## begin Records

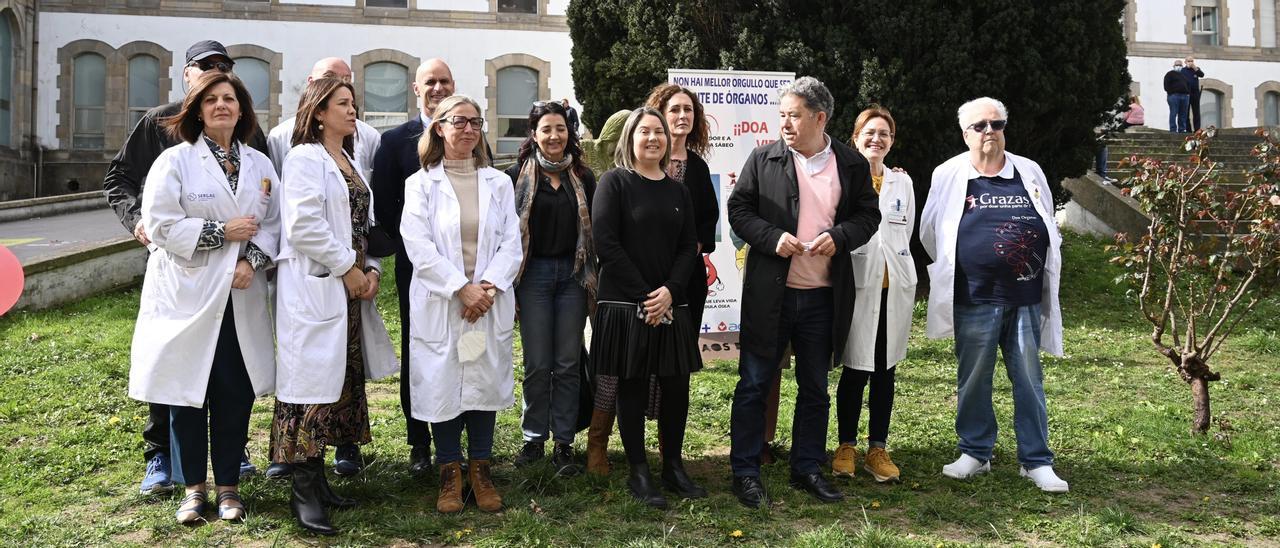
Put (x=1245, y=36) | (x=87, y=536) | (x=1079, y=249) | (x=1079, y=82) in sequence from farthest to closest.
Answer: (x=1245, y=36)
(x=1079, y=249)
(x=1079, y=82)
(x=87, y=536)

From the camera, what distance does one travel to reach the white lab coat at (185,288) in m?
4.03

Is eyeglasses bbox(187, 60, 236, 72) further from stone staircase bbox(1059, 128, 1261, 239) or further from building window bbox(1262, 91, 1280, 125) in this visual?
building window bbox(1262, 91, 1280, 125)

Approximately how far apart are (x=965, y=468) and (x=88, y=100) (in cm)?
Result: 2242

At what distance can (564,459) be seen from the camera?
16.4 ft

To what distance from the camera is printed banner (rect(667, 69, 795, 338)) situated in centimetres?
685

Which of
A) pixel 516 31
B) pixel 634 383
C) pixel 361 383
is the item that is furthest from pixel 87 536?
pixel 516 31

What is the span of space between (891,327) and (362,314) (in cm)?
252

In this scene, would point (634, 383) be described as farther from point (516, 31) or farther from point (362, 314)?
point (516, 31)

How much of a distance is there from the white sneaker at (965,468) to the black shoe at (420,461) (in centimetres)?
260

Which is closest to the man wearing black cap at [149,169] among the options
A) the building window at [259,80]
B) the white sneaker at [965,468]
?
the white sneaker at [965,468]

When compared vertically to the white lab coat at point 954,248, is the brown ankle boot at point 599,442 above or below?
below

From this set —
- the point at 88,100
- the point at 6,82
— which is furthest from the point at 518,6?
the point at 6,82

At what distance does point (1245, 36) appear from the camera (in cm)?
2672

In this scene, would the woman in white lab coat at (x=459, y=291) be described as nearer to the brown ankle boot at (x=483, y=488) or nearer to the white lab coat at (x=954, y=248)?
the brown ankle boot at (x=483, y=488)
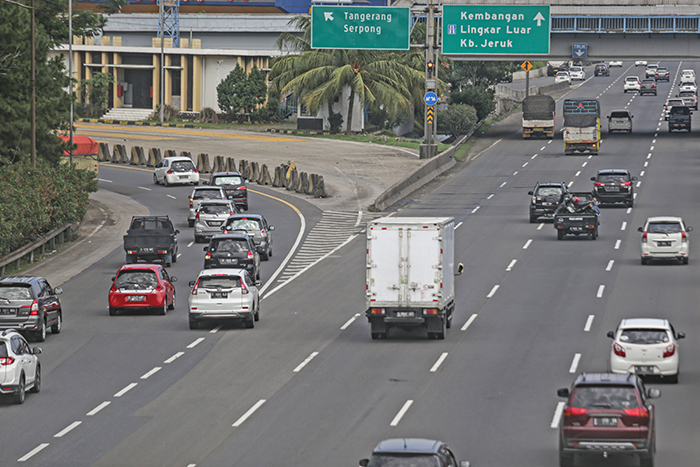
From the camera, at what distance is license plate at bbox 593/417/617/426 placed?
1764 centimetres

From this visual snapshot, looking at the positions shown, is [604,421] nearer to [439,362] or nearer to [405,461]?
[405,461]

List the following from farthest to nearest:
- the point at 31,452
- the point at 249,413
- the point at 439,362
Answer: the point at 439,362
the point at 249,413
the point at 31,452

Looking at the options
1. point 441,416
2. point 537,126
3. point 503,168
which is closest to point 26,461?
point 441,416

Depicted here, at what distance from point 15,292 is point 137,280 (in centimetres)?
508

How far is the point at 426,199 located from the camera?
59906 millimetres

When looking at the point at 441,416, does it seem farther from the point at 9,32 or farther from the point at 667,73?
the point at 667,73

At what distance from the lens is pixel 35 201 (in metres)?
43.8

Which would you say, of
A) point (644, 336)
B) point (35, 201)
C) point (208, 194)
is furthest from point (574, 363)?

## end Records

» Task description
Rewrite every line of the data above as a numbered list, leaving out blank lines and the pictures.

» Solution to this task
1. Put (x=1245, y=36) | (x=87, y=536) | (x=1079, y=249) | (x=1079, y=82) in sequence from farthest to closest.
2. Answer: (x=1245, y=36)
3. (x=1079, y=249)
4. (x=1079, y=82)
5. (x=87, y=536)
6. From the camera, what distance does one travel to reach the white lab coat at (185,288) in m?
7. 4.03
8. Is eyeglasses bbox(187, 60, 236, 72) further from stone staircase bbox(1059, 128, 1261, 239) or further from building window bbox(1262, 91, 1280, 125) in this visual?
9. building window bbox(1262, 91, 1280, 125)
10. Approximately how far apart are (x=965, y=468) and (x=88, y=100) (in cm)?
11. Result: 2242
12. At what distance can (564,459) be seen from the camera?
13. 16.4 ft
14. To what distance from the camera is printed banner (rect(667, 69, 795, 338)) situated in centimetres?
15. 685
16. Which of
17. A) pixel 516 31
18. B) pixel 634 383
19. C) pixel 361 383
20. is the item that is furthest from pixel 87 536?
21. pixel 516 31
22. What is the span of space between (891,327) and (362,314) (in cm)?
23. 252
24. In this scene, would point (634, 383) be described as farther from point (516, 31) or farther from point (362, 314)?
25. point (516, 31)
26. How much of a distance is there from the white sneaker at (965,468) to the black shoe at (420,461) (in centimetres)?
27. 260
28. Which is closest to the man wearing black cap at [149,169] among the options
29. A) the building window at [259,80]
30. B) the white sneaker at [965,468]
31. ?
32. the white sneaker at [965,468]
33. When compared vertically to the white lab coat at point 954,248, is the brown ankle boot at point 599,442 above or below?
34. below
35. From this set —
36. - the point at 88,100
37. - the point at 6,82
38. — which is furthest from the point at 518,6?
39. the point at 6,82
40. At what distance does point (1245, 36) appear from the camera (in cm)?
41. 2672
42. In this scene, would the woman in white lab coat at (x=459, y=291) be described as nearer to the brown ankle boot at (x=483, y=488) or nearer to the white lab coat at (x=954, y=248)?
43. the brown ankle boot at (x=483, y=488)
44. From the camera, at what distance is license plate at bbox 593/417/617/426 placed?
45. 1764 centimetres
46. From this visual snapshot, looking at the positions shown, is [604,421] nearer to [439,362] or nearer to [405,461]?
47. [405,461]
48. List the following from farthest to nearest:
49. - the point at 31,452
50. - the point at 249,413
51. - the point at 439,362
52. Answer: the point at 439,362
53. the point at 249,413
54. the point at 31,452
55. Looking at the options
56. 1. point 441,416
57. 2. point 537,126
58. 3. point 503,168
59. which is closest to point 26,461?
60. point 441,416
61. Depicted here, at what distance from point 15,292 is point 137,280 (in centimetres)?
62. 508
63. How far is the point at 426,199 located from the camera?
64. 59906 millimetres
65. When looking at the point at 441,416, does it seem farther from the point at 9,32 or farther from the point at 667,73?
66. the point at 667,73
67. At what distance from the lens is pixel 35 201 (in metres)?
68. 43.8
69. Which would you say, of
70. A) point (644, 336)
71. B) point (35, 201)
72. C) point (208, 194)
73. is furthest from point (574, 363)?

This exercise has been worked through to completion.